- [EXERCISE INPUT]:
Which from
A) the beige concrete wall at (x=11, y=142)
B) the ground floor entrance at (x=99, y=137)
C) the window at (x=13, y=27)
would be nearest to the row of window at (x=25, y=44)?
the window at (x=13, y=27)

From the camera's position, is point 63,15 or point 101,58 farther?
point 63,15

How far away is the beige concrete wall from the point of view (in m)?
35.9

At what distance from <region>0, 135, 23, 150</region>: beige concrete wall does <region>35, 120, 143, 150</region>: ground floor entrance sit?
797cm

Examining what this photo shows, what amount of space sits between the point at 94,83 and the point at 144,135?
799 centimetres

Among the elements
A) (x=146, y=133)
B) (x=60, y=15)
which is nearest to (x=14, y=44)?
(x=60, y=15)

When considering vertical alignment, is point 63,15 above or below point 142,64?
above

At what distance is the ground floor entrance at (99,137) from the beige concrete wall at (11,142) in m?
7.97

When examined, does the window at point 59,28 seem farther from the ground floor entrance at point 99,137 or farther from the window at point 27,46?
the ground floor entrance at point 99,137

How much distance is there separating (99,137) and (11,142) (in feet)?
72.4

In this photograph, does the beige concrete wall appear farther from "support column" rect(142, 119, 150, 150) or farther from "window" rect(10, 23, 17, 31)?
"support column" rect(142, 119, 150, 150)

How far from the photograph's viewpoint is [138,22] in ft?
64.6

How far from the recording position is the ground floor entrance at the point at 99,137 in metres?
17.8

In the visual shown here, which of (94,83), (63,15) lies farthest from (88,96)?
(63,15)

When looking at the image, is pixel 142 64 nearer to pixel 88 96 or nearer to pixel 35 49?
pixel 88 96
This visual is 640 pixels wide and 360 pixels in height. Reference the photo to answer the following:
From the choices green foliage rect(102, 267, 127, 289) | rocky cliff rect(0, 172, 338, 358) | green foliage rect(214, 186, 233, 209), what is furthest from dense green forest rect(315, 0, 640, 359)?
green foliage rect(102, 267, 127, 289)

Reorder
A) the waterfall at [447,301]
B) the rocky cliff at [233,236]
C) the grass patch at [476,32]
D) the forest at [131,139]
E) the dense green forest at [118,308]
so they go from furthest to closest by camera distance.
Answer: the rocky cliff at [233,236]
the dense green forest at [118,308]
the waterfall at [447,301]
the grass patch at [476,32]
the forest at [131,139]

---

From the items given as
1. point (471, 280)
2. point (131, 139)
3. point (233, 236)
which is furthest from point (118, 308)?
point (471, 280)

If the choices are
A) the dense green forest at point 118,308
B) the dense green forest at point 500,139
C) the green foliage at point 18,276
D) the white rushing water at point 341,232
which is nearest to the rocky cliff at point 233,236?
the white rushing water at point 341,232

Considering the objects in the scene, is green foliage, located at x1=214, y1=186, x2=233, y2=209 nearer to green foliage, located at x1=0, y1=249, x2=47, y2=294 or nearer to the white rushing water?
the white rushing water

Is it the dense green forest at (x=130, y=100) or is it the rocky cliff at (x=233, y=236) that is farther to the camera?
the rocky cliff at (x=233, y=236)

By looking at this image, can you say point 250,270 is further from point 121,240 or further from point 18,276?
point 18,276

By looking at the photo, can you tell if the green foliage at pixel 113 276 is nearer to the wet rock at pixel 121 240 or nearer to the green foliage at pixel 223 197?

- [WHAT IS NEEDED]:
Display every line of the rows above that contains the string "foliage". The match is case-sensitive.

- [RESULT OF THE TASK]:
From the choices green foliage rect(102, 267, 127, 289) | rocky cliff rect(0, 172, 338, 358) | green foliage rect(214, 186, 233, 209), what is furthest from dense green forest rect(315, 0, 640, 359)?
green foliage rect(102, 267, 127, 289)
C) the green foliage at point 18,276
Considering the objects in the scene, is green foliage, located at x1=214, y1=186, x2=233, y2=209 nearer to green foliage, located at x1=0, y1=249, x2=47, y2=294 or nearer to the white rushing water?
By looking at the photo, can you tell if the green foliage at pixel 113 276 is nearer to the wet rock at pixel 121 240 or nearer to the green foliage at pixel 223 197?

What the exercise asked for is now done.